● **PROBLEM STATEMENT**: Which lines of the data below include the string "species"? Return each of them.

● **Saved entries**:
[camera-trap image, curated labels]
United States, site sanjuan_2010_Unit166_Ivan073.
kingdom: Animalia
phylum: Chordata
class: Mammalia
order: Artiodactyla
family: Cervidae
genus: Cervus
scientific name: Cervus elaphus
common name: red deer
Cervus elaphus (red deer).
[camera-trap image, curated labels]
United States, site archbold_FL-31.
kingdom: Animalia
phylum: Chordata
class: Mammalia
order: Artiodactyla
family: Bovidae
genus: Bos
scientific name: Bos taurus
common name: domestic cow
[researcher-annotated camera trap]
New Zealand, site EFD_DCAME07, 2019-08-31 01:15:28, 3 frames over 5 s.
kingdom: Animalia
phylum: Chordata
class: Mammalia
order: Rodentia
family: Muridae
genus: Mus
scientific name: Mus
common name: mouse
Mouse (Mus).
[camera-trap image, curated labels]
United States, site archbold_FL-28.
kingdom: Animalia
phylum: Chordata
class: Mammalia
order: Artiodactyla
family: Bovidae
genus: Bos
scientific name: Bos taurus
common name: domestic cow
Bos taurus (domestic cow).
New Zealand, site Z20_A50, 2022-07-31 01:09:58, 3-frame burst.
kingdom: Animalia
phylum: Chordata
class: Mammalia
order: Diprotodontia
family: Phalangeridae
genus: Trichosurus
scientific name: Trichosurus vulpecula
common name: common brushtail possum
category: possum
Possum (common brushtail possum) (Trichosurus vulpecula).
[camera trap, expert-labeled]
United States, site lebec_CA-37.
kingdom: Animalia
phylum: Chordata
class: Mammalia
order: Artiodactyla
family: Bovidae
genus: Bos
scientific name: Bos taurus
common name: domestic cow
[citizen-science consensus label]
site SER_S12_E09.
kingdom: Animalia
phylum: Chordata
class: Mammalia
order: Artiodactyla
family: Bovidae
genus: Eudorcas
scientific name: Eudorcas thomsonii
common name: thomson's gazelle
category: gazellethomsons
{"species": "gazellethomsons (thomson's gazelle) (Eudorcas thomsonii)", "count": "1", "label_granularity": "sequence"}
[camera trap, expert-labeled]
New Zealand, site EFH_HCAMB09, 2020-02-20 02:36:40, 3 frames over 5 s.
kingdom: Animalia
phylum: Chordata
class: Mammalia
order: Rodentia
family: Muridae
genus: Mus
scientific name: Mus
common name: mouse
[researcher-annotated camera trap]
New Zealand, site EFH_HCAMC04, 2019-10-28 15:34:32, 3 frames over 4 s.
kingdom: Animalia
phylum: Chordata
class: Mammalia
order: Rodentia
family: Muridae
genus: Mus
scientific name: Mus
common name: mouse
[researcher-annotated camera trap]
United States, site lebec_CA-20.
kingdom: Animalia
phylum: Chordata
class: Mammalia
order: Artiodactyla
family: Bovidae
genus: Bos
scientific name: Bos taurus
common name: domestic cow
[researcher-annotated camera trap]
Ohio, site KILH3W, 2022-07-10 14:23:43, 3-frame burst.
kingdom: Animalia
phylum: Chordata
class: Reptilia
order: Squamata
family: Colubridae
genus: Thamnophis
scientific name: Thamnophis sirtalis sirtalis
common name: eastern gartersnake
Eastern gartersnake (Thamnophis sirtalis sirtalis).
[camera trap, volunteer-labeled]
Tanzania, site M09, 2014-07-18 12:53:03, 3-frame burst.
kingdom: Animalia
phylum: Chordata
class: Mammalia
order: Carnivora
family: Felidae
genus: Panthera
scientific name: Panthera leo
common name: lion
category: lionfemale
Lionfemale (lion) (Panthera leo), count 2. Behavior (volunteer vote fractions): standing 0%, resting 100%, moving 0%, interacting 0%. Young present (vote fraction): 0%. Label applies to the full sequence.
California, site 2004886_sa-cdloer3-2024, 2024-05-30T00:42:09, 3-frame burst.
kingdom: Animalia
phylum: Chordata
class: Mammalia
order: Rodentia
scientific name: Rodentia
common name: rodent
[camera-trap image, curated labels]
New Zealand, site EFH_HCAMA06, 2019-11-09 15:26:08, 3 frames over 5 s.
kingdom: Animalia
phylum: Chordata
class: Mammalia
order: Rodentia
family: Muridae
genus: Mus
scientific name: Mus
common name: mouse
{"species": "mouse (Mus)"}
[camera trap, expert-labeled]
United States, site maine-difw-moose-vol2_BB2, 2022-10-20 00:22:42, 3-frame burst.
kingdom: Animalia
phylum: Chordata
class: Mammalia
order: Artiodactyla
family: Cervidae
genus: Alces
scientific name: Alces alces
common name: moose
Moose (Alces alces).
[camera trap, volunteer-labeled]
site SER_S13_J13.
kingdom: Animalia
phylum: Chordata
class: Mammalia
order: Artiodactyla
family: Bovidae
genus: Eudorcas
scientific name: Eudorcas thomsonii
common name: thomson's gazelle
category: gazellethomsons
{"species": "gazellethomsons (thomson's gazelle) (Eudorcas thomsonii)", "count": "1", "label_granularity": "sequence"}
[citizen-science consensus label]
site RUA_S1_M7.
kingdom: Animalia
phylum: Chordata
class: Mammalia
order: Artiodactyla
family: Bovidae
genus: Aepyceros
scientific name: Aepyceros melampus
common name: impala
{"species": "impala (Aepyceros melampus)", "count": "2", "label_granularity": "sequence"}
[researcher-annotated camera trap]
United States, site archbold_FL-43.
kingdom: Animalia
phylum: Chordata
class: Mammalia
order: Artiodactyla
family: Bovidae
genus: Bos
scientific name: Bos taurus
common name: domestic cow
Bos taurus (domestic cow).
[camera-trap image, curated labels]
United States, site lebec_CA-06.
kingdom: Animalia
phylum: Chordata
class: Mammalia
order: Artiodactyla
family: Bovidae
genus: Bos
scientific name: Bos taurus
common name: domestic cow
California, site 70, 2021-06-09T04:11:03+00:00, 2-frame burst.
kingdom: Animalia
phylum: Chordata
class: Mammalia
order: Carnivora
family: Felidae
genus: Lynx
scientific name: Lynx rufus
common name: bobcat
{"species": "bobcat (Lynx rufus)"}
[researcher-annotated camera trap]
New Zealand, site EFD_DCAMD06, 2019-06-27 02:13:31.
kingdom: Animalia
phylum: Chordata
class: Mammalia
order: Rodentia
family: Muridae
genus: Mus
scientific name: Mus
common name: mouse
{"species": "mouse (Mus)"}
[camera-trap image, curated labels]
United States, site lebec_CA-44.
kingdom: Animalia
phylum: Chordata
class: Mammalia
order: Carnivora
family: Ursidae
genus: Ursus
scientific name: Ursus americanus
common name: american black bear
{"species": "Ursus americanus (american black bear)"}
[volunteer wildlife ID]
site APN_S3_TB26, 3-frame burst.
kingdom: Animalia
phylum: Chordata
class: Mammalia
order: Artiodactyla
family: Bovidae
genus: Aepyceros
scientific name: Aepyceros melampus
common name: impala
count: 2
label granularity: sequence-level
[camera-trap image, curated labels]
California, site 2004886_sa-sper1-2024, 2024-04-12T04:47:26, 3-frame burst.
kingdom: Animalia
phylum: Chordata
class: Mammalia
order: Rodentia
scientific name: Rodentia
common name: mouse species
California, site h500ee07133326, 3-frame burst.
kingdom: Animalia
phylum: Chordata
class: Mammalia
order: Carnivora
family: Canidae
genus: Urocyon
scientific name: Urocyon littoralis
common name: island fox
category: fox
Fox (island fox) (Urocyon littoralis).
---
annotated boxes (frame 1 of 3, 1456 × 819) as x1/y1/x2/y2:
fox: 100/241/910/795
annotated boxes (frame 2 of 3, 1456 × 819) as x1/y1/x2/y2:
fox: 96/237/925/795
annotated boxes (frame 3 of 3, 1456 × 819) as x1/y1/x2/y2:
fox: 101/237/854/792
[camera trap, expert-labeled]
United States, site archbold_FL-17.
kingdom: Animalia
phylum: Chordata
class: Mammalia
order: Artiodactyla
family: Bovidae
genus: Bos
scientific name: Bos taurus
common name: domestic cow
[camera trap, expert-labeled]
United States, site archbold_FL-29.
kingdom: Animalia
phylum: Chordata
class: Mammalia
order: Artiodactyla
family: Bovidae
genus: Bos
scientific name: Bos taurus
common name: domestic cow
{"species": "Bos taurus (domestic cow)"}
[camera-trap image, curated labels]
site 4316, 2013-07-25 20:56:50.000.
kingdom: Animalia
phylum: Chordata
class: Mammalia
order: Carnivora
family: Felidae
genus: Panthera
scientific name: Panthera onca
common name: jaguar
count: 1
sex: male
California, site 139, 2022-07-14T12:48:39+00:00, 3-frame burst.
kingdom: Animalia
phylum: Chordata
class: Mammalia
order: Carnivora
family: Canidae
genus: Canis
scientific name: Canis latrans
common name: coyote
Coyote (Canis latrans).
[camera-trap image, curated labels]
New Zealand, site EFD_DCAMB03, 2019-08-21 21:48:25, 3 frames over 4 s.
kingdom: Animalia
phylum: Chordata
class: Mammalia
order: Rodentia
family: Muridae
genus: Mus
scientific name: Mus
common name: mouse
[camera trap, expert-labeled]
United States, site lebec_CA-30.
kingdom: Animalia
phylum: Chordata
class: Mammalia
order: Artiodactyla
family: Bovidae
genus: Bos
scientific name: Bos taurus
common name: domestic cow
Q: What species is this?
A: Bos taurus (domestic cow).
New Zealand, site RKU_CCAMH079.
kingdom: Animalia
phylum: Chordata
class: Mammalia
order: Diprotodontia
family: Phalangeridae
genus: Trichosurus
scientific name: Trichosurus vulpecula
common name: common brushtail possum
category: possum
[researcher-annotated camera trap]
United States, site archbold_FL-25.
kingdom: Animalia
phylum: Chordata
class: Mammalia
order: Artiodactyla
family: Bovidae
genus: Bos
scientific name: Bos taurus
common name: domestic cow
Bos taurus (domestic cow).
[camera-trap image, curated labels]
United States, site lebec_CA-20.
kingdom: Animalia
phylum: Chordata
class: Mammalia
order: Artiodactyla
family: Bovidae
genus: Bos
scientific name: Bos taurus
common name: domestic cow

● **TASK RESULT**:
{"species": "gazellethomsons (thomson's gazelle) (Eudorcas thomsonii)", "count": "1", "label_granularity": "sequence"}
{"species": "mouse (Mus)"}
{"species": "gazellethomsons (thomson's gazelle) (Eudorcas thomsonii)", "count": "1", "label_granularity": "sequence"}
{"species": "impala (Aepyceros melampus)", "count": "2", "label_granularity": "sequence"}
{"species": "bobcat (Lynx rufus)"}
{"species": "mouse (Mus)"}
{"species": "Ursus americanus (american black bear)"}
common name: mouse species
{"species": "Bos taurus (domestic cow)"}
Q: What species is this?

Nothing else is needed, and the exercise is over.